Cosmetics chain Lush is opening its doors for passersby to walk in and wash their hands for free as government advice flags better basic hygiene as a way to help halt the spread of coronavirus.

Posters are going up in the ethical beauty chain’s windows, advertising what it says is a public service. Those taking advantage of its sinks will be given soap to use and are under no obligation to buy anything.

“The simplest thing you can do to not get a virus is to regularly wash your hands,” said Lush’s chief executive, Mark Constantine. “So we’re saying people can come in off the street and wash their hands in our place. We’ve got loads of soap and plenty of hot water.”

The Poole-based retailer, best-known for its fragrant bars of soap and bath bombs, said strict measures to contain the virus had hit sales in Asian markets such as Hong Kong, Japan and Korea. Japan is Lush’s second biggest market after the UK.

The World Health Organization is recommending that people take simple precautions to reduce exposure to and transmission of the Wuhan coronavirus, for which there is no specific cure or vaccine.

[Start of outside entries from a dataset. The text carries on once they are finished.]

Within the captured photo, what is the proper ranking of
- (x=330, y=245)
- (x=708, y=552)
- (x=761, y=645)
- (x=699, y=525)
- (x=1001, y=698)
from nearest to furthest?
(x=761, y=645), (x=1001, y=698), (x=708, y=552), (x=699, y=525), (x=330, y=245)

The UN agency advises people to:

  • Frequently wash their hands with an alcohol-based hand rub or warm water and soap
  • Cover their mouth and nose with a flexed elbow or tissue when sneezing or coughing
  • Avoid close contact with anyone who has a fever or cough
  • Seek early medical help if they have a fever, cough and difficulty breathing, and share their travel history with healthcare providers
  • Avoid direct, unprotected contact with live animals and surfaces in contact with animals when visiting live markets in affected areas
  • Avoid eating raw or undercooked animal products and exercise care when handling raw meat, milk or animal organs to avoid cross-contamination with uncooked foods.

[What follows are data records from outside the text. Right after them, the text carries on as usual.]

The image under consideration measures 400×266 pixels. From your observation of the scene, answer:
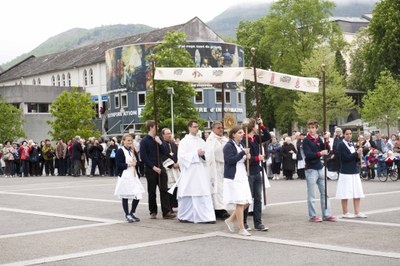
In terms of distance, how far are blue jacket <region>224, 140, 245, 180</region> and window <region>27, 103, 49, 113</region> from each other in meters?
62.3

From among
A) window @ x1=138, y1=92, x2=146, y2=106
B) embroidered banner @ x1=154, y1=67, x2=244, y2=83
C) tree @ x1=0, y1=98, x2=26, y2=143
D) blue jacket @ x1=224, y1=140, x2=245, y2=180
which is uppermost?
window @ x1=138, y1=92, x2=146, y2=106

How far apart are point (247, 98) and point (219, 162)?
6382 cm

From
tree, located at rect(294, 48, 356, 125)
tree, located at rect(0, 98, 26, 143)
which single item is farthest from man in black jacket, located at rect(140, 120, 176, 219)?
tree, located at rect(294, 48, 356, 125)

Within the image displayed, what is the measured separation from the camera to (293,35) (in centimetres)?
6600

Despite a surge in sales of face masks in the aftermath of the outbreak of the coronavirus outbreak, experts are divided over whether they can prevent transmission and infection. There is some evidence to suggest that masks can help prevent hand-to-mouth transmissions, given the large number of times people touch their faces. The consensus appears to be that wearing a mask can limit – but not eliminate – the risks, provided they are used correctly.

Justin McCurry

Lush said shopper numbers had fallen sharply in its stores in northern Italy, where the country’s outbreak is centred. It was too early to gauge the overall financial impact on the privately-owned group, which has 900 shops in 48 countries, it said.

Constantine said public alarm surrounding Covid-19 was an opportunity to highlight the role of basic hygiene in minimising the spread of viruses, whetherflu or coronavirus.

“If people just get in the habit of washing their hands properly it will make a dramatic difference to public health.”